- Quoted passage:

As the claimants submitted, ‘traditional’ is a word apt to refer to a means of transmission of law or custom. A traditional law or custom is one which has been passed from generation to generation of a society, usually by word of mouth and common practice.[72]

But, their Honours, warned, in the context of the NT Act, ‘traditional’ carries with it two other elements in its meaning. First, it conveys an understanding of the age of the traditions: the origins of the content of the law or custom concerned are to be found in the normative rules of the Indigenous societies prior to the assertions of sovereignty by the British Crown. They stated that ‘[i]t is only those normative rules that are “traditional” laws and customs’.[73] ‘Secondly, and no less importantly,’ the judgment reads,

the reference to rights or interests in land or waters being possessed under traditional laws acknowledged and traditional customs observed by the peoples concerned, requires that the normative system under which the rights and interests are possessed (the traditional laws and customs) is a system that has had a continuous existence and vitality since sovereignty.[74]

The origins of the Indigenous laws and customs in which these rights and interests are sourced, and which are then capable of recognition and protection by the NT Act, must thus pre-date the assertion of British sovereignty over the relevant Indigenous territory. Otherwise, their Honours stated, the term ‘traditional’ would have no present meaning in the statutory definition.

Their Honours held that acknowledgment and observance of these traditional laws and customs by the Indigenous society claiming this native title must have continued, ‘substantially uninterrupted’, since the time of assertion of British sovereignty for their native title rights and interests to achieve, and to maintain, recognition and protection.[75] For the Yorta Yorta People, that relevant date was 7 February 1788. In explaining this qualification, the leading opinion stated:

It is a qualification that must be made in order to recognise that proof of continuous acknowledgment and observance, over the many years that have elapsed since sovereignty, of traditions that are oral traditions is very difficult. It is a qualification that must be made to recognise that European settlement has had the most profound effects on Aboriginal societies and that it is, therefore, inevitable that the structures and practices of those societies, and their members, will have undergone great change since European settlement.[76]

Not unlike the Mabo [No 2] decision, the foundational significance of the Yorta Yorta intersection of normative systems principles largely escaped critical attention. There was a flurry of condemnation from native title advocates because the High Court’s interpretation of ‘traditional’, as used in section 223(1)(a) of the NT Act, required a meaning additional to what is suggested by the ordinary meaning of that term, one which placed a greater forensic burden on Indigenous claimants of native title than previously understood.[77] For a successful prosecution of an application for a determination of native title under the NT Act, it now had to be established that an Indigenous society has continued through the post-British sovereignty epoch as a vital society, substantially united in the acknowledgment and observance of their pre-sovereignty laws and customs.[78] This narrow definitional portal to the NT Act was thus likely to prove fatal to many applications for determinations of native title,[79] and it was suggested by one commentator that amendment was necessary to the legislation to re-define the term ‘traditional’ and so override this restrictive interpretation.[80]

At the doctrinal level, these intersection of normative system principles present a significant illumination of the original constitutional terms upon which the British Crown assumed sovereignty over the many distinct Indigenous peoples of New Holland and their territories. The High Court constructed a major annex to the theory surrounding the assertions of British sovereignty, adding flesh to the skeletal doctrine of aboriginal rights in the Anglo-Australian constitutional common law. While Mabo [No 2] had acknowledged that the Indigenous peoples of New Holland possessed laws and customs, giving rise to rights and interests in land and waters which were cognisable to the Australian common law, and thus a continuing legal plurality in modern Australia, this Yorta Yorta doctrine acknowledges that the Indigenous peoples of Australia were normative societies, in 1788, at other relevant times, and, most importantly, that if their native title can be proved up, these entities remain vital normative societies into the present.

- Written exercise 1:
Answer these questions from the passage on native title:
(a) What was the relevant date of the assertion of British sovereignty for the Yorta Yorta People?
(b) Which section of the NT Act contains the word "traditional" that the High Court interpreted?
(c) What did one commentator suggest was necessary to override the restrictive interpretation?
- Written exercise 2: Quote the passage on native title starting at "The origins of the Indigenous" and ending at "the statutory definition.".
- Written exercise 3: Write what comes next in the passage on native title, picking up after its final sentence.
No task depends on the listing.

- Information provided:
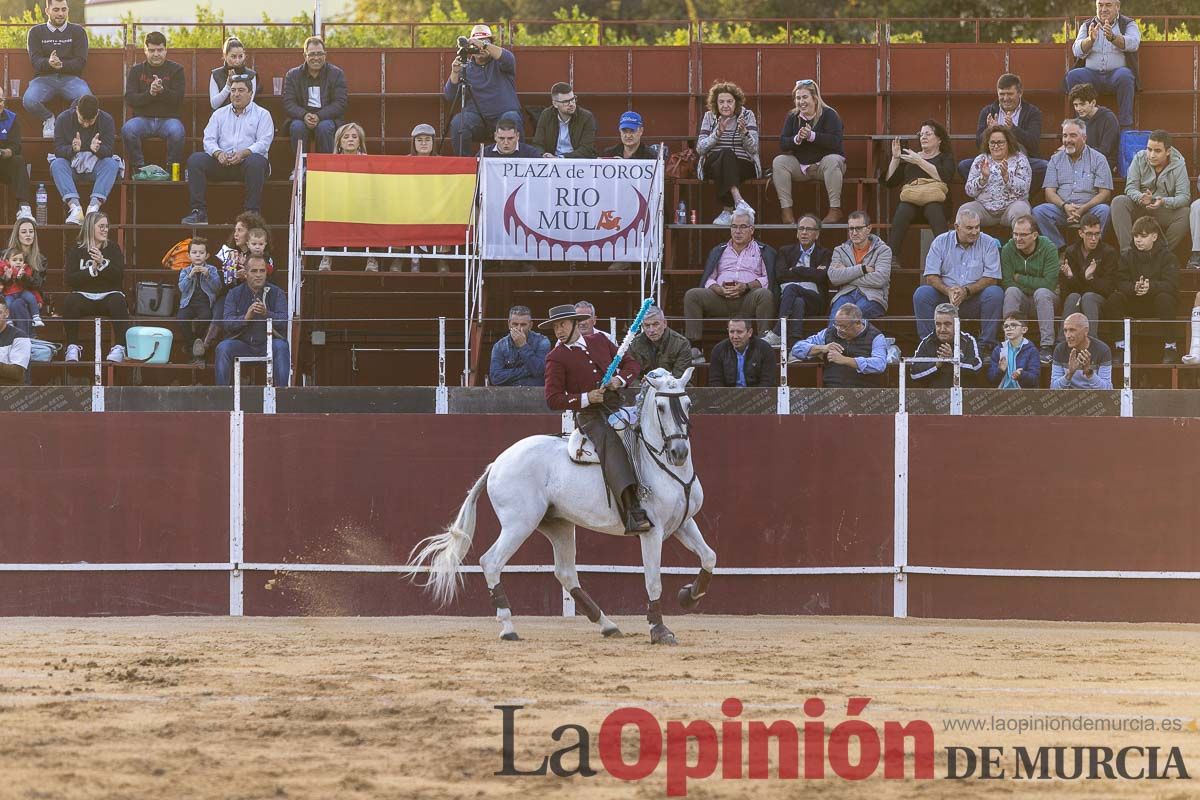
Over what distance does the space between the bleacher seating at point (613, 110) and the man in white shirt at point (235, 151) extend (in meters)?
0.52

- Result 1:
(a) 7 February 1788.
(b) Section 223(1)(a).
(c) Amending the legislation to re-define the term "traditional."

- Result 2:
The origins of the Indigenous laws and customs in which these rights and interests are sourced, and which are then capable of recognition and protection by the NT Act, must thus pre-date the assertion of British sovereignty over the relevant Indigenous territory. Otherwise, their Honours stated, the term ‘traditional’ would have no present meaning in the statutory definition.

- Result 3:
In their discussion, the plurality in Yorta Yorta took one issue beyond debate. They will brook no argument that the other ‘law’ in the Australian jural landscape, the allodial Law of these Indigenous peoples first recognised in Mabo [No 2] is not law, both historically and presently.[81] Jurisprudential meanderings of what Benthamite stage of enlightened civilisation one may have discovered Indigenous ‘law’ or whether, under Austinian theory, a cognisable ‘sovereign’ could be found in these Indigenous societies, will not be entertained. The High Court built a permanent bridge to the pre- and post-sovereignty Indigenous laws and customs, labelling them normative, and removing any positivist argument that their laws and customs are so low on a scale of civilisation as not to be cognisable as ‘law’. This is consonant with the legal, historical and anthropological record, and with Mabo [No 2].

A No Continuing Parallel Law-Making?

While this doctrine of intersection of normative systems is well stated by their Honours, two discordant notes are struck in their discussion. The first such note is the claim that:

[W]hat the assertion of sovereignty by the British Crown necessarily entailed was that there could thereafter be no parallel law-making system in the territory over which it asserted sovereignty. To hold otherwise would be to deny the acquisition of sovereignty and as has been pointed out earlier, that is not permissible. [82]

This denial of any parallel law-making systems meets two immediate logical obstacles. First, it seems to deny that there can be any change to those other laws and customs, as if the Indigenous normative systems are struck into impotency upon the Crown’s assertion of sovereignty. Second, it would appear to be an insurmountable burden to not possess any law-making capacity and yet remain a vital and continuous normative society. Their Honours’ statement in this regard thus appears challengeable on both the factual and doctrinal fronts.

1 The Factual Front

From the factual perspective, it is most difficult to suggest that no parallel law-making occurred in the Indigenous societies after the British assertions of sovereignty. A quick re-visit to the factual setting of the 1971 Milirrpum v Nabalco Pty Ltd (‘Milirrpum’) decision[83] evidences this conclusively.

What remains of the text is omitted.